KoljaB / RealtimeTTS

Converts text to speech in realtime
1.39k stars 119 forks source link

Stream audio to frontend JS in browser? #51

Closed user080975 closed 3 months ago

user080975 commented 3 months ago

Hi,

Is it possible to call this via frontend JS and then stream audio directly to browser for playback? If so, what should the approach be?

Thank You!

KoljaB commented 3 months ago

You want to use the play or play_async method with the on_audio_chunk callback:

stream.play(on_audio_chunk=chunk_processor, muted=True)

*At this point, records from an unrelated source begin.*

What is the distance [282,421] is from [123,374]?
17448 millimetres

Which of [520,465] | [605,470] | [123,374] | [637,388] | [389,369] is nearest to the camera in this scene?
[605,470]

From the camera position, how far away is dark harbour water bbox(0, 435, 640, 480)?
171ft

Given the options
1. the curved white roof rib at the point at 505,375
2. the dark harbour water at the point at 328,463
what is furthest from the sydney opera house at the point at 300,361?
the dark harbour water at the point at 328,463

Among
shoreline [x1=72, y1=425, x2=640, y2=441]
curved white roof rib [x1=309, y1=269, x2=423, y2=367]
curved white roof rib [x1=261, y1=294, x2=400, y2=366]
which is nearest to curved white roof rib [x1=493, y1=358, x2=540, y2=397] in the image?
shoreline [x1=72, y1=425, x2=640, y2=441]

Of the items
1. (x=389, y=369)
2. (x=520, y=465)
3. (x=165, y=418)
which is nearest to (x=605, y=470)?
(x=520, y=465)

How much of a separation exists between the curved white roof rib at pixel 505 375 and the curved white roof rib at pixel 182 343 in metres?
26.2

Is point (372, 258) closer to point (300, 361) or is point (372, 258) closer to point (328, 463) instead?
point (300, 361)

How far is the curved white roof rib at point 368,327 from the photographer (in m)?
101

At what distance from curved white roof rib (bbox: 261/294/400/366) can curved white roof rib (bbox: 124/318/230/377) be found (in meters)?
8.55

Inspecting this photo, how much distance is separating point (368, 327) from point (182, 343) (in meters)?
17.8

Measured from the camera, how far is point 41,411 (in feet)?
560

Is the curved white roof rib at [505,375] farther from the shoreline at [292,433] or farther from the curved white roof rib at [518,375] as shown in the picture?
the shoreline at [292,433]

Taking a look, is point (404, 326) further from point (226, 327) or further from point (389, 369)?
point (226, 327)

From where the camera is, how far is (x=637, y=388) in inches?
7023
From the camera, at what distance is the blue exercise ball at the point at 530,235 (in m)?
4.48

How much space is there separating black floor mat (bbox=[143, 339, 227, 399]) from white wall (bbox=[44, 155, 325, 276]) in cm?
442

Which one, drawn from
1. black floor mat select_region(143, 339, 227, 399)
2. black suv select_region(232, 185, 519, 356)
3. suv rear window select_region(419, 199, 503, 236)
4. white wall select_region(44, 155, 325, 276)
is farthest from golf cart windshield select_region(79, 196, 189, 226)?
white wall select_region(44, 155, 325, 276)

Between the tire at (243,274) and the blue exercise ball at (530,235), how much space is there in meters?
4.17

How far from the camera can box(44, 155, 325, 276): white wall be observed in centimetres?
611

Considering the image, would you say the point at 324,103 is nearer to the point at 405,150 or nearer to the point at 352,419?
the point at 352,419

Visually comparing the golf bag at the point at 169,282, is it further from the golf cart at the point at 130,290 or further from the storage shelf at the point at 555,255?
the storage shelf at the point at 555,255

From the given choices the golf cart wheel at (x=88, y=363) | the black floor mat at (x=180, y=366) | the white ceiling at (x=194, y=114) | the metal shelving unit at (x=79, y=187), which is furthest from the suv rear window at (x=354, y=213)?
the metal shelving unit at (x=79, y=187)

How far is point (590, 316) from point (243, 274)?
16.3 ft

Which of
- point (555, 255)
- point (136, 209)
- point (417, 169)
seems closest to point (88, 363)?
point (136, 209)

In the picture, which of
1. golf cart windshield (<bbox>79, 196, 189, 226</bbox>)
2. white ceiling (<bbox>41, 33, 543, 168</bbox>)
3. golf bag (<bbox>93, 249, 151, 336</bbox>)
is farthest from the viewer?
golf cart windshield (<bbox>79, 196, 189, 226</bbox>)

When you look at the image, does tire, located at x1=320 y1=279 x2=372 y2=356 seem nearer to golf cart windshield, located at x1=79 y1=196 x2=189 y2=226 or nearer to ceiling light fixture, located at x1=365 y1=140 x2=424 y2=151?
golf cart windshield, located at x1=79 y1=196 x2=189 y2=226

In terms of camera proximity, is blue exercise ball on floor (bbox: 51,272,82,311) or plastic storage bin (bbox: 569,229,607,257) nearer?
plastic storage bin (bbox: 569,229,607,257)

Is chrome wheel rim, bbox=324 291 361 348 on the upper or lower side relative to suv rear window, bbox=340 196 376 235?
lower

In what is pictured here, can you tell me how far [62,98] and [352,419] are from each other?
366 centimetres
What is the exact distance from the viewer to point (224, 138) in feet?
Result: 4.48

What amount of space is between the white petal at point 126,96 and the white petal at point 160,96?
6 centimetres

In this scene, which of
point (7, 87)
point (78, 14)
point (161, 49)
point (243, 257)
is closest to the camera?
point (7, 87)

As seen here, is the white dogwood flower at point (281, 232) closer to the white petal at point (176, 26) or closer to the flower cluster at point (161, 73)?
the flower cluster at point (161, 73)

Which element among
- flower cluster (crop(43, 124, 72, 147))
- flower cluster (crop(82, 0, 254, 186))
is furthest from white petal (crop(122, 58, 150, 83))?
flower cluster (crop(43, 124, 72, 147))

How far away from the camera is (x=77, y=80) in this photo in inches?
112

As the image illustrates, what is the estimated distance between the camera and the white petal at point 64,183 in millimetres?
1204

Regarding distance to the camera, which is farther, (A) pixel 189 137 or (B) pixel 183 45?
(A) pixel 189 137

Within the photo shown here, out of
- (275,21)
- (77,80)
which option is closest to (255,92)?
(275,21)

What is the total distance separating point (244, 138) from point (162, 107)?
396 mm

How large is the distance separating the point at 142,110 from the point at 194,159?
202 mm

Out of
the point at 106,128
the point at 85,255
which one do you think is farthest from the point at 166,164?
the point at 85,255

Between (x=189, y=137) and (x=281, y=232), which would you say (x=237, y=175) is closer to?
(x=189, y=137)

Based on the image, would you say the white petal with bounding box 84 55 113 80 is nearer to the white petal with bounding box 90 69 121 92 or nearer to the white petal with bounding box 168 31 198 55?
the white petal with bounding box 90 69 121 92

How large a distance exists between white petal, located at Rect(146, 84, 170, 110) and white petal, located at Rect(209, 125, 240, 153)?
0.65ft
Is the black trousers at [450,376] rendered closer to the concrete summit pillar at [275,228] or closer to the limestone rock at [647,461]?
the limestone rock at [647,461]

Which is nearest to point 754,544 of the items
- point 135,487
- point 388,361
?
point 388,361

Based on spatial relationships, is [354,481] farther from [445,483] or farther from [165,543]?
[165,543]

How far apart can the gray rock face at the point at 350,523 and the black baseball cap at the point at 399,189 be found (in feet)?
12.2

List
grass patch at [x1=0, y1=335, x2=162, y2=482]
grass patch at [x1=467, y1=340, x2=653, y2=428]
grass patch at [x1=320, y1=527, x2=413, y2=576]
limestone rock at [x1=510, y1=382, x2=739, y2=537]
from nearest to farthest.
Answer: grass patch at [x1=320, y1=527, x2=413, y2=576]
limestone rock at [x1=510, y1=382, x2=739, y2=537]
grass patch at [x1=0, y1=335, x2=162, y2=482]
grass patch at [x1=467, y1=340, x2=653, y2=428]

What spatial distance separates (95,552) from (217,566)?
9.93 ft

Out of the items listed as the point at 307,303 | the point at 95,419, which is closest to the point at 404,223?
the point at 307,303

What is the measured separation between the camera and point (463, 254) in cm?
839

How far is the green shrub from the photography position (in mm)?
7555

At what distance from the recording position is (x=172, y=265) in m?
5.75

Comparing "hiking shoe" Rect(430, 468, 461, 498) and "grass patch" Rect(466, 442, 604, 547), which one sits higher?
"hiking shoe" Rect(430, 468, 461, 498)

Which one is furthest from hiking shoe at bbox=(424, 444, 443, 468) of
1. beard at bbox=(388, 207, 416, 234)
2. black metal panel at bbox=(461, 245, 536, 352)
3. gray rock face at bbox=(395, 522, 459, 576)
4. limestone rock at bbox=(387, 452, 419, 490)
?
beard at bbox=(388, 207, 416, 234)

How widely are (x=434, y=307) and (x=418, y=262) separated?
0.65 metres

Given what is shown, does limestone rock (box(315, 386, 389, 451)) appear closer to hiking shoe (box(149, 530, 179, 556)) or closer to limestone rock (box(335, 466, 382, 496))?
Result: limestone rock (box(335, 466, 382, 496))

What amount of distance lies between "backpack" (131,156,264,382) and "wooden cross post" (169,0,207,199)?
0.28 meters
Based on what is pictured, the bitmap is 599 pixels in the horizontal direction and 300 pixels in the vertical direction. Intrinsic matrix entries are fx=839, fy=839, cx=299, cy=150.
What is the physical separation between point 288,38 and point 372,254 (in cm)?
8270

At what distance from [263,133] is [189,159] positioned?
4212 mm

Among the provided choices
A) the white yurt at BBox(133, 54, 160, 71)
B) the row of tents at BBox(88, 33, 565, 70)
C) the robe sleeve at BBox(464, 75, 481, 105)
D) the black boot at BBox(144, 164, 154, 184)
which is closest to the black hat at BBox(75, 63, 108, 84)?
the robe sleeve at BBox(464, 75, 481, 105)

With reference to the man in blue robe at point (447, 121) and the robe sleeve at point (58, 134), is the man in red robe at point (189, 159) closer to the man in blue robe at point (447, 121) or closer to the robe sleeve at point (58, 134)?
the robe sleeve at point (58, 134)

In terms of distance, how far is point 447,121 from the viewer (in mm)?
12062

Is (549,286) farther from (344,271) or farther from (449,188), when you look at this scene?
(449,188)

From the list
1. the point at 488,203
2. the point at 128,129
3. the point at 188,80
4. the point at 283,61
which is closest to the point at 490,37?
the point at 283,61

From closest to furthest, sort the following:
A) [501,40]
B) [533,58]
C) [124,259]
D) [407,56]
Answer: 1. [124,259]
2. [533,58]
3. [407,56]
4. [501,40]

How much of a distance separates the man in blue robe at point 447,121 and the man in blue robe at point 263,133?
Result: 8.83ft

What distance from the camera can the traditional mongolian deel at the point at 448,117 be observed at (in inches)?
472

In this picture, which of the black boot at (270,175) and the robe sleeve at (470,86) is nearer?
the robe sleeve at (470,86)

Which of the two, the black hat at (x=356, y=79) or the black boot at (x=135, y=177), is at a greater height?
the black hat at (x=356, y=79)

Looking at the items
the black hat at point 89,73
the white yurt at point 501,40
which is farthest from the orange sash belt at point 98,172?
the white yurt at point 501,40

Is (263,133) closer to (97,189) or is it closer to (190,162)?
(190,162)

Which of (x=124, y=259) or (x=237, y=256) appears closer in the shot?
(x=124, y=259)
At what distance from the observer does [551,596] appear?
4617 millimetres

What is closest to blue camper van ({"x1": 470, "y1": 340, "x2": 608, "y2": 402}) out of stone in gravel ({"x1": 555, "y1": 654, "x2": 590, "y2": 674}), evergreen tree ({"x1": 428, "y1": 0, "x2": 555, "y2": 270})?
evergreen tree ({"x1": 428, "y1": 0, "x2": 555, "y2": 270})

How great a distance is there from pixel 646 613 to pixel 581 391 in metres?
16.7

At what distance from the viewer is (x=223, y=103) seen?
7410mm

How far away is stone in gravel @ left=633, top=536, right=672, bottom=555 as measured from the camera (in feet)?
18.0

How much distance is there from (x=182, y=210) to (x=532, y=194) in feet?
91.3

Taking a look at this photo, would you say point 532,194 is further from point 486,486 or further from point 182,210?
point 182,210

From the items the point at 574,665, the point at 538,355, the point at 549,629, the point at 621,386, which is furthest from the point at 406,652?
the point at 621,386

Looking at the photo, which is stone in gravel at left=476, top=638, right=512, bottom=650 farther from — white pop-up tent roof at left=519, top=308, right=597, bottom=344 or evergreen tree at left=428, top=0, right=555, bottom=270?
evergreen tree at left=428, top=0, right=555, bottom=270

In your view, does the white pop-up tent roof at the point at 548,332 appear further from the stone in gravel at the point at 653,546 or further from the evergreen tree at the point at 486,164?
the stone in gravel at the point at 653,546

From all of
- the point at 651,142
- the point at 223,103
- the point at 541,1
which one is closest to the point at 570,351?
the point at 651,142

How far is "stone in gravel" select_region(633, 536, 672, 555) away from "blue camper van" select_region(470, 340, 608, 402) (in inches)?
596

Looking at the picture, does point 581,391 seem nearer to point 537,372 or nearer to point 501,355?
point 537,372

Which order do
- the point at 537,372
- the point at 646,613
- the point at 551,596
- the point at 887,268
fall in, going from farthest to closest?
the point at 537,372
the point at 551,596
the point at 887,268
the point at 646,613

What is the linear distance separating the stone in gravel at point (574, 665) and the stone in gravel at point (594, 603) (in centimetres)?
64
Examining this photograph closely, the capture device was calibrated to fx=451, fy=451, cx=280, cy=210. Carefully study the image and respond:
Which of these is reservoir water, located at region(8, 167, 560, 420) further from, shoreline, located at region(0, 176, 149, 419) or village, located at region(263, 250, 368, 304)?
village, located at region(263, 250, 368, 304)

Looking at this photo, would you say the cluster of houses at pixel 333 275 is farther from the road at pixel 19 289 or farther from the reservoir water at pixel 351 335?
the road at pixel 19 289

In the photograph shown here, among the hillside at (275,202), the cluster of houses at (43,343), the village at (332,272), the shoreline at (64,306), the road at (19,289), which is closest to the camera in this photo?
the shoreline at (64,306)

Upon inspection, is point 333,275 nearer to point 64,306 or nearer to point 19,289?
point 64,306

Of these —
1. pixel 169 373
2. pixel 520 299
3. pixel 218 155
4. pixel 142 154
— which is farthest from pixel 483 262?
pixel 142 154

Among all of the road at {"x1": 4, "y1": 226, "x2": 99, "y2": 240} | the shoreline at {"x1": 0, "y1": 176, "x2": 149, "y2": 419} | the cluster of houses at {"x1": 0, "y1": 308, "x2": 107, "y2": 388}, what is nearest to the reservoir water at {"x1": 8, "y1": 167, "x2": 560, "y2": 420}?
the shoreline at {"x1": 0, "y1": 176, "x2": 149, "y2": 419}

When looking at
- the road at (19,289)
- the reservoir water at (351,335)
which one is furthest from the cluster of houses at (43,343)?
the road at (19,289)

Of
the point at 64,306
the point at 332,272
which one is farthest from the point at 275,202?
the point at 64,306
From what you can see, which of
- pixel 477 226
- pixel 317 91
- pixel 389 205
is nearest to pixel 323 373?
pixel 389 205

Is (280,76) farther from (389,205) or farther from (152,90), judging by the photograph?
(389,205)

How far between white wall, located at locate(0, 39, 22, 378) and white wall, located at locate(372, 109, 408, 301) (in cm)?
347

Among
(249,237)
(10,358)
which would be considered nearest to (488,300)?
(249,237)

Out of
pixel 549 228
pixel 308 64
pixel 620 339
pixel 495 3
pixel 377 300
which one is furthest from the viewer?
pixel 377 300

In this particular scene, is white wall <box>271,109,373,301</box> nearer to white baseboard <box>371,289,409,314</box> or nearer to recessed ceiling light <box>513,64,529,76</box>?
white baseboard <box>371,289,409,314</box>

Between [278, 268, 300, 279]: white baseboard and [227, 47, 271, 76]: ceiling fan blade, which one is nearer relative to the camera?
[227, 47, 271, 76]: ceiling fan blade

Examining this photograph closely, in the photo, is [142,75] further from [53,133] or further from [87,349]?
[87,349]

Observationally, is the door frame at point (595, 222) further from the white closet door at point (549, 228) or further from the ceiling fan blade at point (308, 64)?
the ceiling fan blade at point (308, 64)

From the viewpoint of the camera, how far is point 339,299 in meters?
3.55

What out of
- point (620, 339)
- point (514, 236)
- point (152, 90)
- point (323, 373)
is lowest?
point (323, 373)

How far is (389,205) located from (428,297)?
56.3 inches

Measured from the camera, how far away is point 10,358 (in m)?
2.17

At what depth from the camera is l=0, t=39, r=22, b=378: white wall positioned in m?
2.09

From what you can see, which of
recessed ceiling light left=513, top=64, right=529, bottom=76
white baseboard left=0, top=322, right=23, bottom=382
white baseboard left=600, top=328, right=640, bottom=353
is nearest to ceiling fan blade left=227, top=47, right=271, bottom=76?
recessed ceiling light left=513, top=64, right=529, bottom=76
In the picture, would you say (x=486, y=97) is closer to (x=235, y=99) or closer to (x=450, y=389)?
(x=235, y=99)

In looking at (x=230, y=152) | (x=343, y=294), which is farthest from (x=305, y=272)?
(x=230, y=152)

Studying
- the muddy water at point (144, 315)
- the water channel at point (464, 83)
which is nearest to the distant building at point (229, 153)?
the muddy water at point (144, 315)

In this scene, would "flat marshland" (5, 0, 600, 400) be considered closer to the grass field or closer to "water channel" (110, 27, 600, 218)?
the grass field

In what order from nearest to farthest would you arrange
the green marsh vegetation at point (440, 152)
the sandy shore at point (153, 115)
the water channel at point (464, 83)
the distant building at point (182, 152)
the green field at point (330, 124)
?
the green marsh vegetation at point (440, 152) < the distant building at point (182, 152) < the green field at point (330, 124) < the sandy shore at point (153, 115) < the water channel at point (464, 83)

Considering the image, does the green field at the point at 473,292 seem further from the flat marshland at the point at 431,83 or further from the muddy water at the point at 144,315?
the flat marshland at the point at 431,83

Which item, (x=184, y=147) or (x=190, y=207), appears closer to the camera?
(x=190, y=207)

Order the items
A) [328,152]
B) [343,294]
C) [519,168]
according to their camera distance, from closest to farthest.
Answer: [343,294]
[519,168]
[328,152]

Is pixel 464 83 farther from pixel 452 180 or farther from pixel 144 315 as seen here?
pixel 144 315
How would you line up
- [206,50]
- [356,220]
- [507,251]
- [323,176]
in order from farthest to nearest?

Since every engine delivers different sample rates, you then need to retrieve the sample rate for the tts engine you use:

def chunk_processor(chunk):
    _, _, sample_rate = engine.get_stream_info()

Maybe you need to resample the chunk to the target rate the client can play:

import librosa
# Convert to float32
audio_chunk = np.frombuffer(
    chunk,
    dtype=np.int16
).astype(np.float32) / 32768.0

# resample to desired target rate (for example 40000 Hz)
audio_chunk = librosa.resample(
    audio_chunk,
    orig_sr=samplerate,
    target_sr=40000
)

Now you got a pcm chunk with a sample rate of your choice. You can send it straight to your javascript client and play it out there. Or if the js client needs it in another format you can convert the chunk before sending it.

Note that the Elevenlabs engine is not supported for this right now. It only delivers MP3 chunks unless you pay Creator tier or higher in a format that is hard to convert to pcm. If you really need Elevenlabs and are willing to pay for Creator I can guide you through the needed changes in the RealtimeTTS code to do this.

user080975 commented 3 months ago

Thank you for your response! I will be using the Azure TTS api, do I need to make any specific changes in this case?

KoljaB commented 3 months ago

No. Azure engine will return chunks in pcm 16 bit mono 16 kHz as configured in RealtimeTTS. If the client can play them you can send the chunks straight away from the callback, I think.

user080975 commented 3 months ago

Are there any examples of working Open AI chat completions streaming + real time tts speech playback? I tried the demo example but got this error: AttributeError: 'OpenAI' object has no attribute 'ChatCompletion'

KoljaB commented 3 months ago

Try this example. Openai changed their API making some examples incompatible to their latest python client versions.

KoljaB commented 3 months ago

Or maybe if you are already using that you need to pip install --upgrade openai. Also don't name your file openai.py.

user080975 commented 3 months ago

I tried that example with my OpenAI key but got this error. I'm sorry for the trouble, since I usually use Node JS and I'm not too familiar with Python.

File "/opt/homebrew/lib/python3.12/site-packages/RealtimeTTS/text_to_stream.py", line 171, in play for sentence in chunk_generator: File "/opt/homebrew/lib/python3.12/site-packages/RealtimeTTS/text_to_stream.py", line 329, in _synthesis_chunk_generator for chunk in generator: File "/opt/homebrew/lib/python3.12/site-packages/stream2sentence/stream2sentence.py", line 193, in generate_sentences for char in _generate_characters(generator, log_characters): File "/opt/homebrew/lib/python3.12/site-packages/stream2sentence/stream2sentence.py", line 85, in _generate_characters for chunk in generator: File "/opt/homebrew/lib/python3.12/site-packages/RealtimeTTS/threadsafe_generators.py", line 223, in __next__ token = next(self.generator) ^^^^^^^^^^^^^^^^^^^^ File "/opt/homebrew/lib/python3.12/site-packages/RealtimeTTS/threadsafe_generators.py", line 152, in __next__ self.iterated_text += char TypeError: can only concatenate str (not "ChatCompletionChunk") to str

KoljaB commented 3 months ago

Is RealtimeTTS on latest version? pip install --upgrade RealtimeTTS

user080975 commented 3 months ago

Yes I just installed RealtimeTTS today

KoljaB commented 3 months ago

Ok, I'll check that with the latest versions in a fresh venv, second.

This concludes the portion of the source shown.